## Problem to solve
In the records below, some lines hold the word "Global". Copy each of those lines.

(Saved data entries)
--*--

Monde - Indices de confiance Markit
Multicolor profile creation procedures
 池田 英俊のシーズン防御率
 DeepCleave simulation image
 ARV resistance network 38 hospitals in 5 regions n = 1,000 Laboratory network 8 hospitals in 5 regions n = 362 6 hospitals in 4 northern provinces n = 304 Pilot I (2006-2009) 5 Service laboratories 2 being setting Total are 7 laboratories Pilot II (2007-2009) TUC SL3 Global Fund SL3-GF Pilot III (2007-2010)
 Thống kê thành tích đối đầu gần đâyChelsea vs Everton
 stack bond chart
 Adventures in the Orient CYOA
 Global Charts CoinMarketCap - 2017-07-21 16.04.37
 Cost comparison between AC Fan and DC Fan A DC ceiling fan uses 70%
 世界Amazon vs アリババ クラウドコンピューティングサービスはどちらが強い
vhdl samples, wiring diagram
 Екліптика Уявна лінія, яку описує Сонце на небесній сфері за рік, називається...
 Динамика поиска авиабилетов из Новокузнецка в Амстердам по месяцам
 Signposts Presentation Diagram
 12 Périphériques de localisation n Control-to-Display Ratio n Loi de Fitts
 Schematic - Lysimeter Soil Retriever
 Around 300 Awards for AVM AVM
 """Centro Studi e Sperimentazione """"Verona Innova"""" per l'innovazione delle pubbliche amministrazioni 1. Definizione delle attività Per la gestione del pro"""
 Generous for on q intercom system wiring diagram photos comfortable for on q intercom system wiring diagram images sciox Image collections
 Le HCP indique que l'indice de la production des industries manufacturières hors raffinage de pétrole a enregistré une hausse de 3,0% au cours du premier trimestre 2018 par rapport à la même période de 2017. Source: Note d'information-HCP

--*--

## Finished exercise
 ARV resistance network 38 hospitals in 5 regions n = 1,000 Laboratory network 8 hospitals in 5 regions n = 362 6 hospitals in 4 northern provinces n = 304 Pilot I (2006-2009) 5 Service laboratories 2 being setting Total are 7 laboratories Pilot II (2007-2009) TUC SL3 Global Fund SL3-GF Pilot III (2007-2010)
 Global Charts CoinMarketCap - 2017-07-21 16.04.37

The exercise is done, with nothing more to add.